WHAT IS EXPECTED: Make an exact copy of the lines, leaving the pictures out.

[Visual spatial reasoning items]
-- BEGIN --

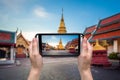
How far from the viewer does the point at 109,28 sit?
19266 millimetres

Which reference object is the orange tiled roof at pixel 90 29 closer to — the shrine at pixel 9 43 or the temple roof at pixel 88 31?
the temple roof at pixel 88 31

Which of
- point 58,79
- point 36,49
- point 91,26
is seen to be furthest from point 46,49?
point 91,26

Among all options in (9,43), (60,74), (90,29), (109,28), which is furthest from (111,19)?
(60,74)

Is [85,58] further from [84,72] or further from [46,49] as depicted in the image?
[46,49]

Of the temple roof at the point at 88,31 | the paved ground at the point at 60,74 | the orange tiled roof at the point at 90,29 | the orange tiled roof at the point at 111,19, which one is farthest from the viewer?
the temple roof at the point at 88,31

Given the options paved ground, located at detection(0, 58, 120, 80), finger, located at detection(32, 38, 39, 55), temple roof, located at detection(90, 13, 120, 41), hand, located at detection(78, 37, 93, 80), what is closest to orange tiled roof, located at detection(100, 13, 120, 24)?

-- END --

REPLY:
How far from the viewer does the point at 109,28 sit?
19266 millimetres

Which reference object is the orange tiled roof at pixel 90 29 closer to — the shrine at pixel 9 43 or the temple roof at pixel 88 31?
the temple roof at pixel 88 31

Which of
- point 58,79
- point 36,49
- point 91,26
is seen to be furthest from point 46,49?
point 91,26

Among all options in (9,43), (60,74), (90,29), (109,28), which is furthest from (111,19)?
(60,74)

Is [85,58] further from [84,72] or further from [46,49] as depicted in the image?
[46,49]

Of the temple roof at the point at 88,31 | the paved ground at the point at 60,74 | the orange tiled roof at the point at 90,29 | the orange tiled roof at the point at 111,19, which one is farthest from the viewer?
the temple roof at the point at 88,31

Given the options paved ground, located at detection(0, 58, 120, 80), finger, located at detection(32, 38, 39, 55), temple roof, located at detection(90, 13, 120, 41), hand, located at detection(78, 37, 93, 80), what is closest to orange tiled roof, located at detection(100, 13, 120, 24)?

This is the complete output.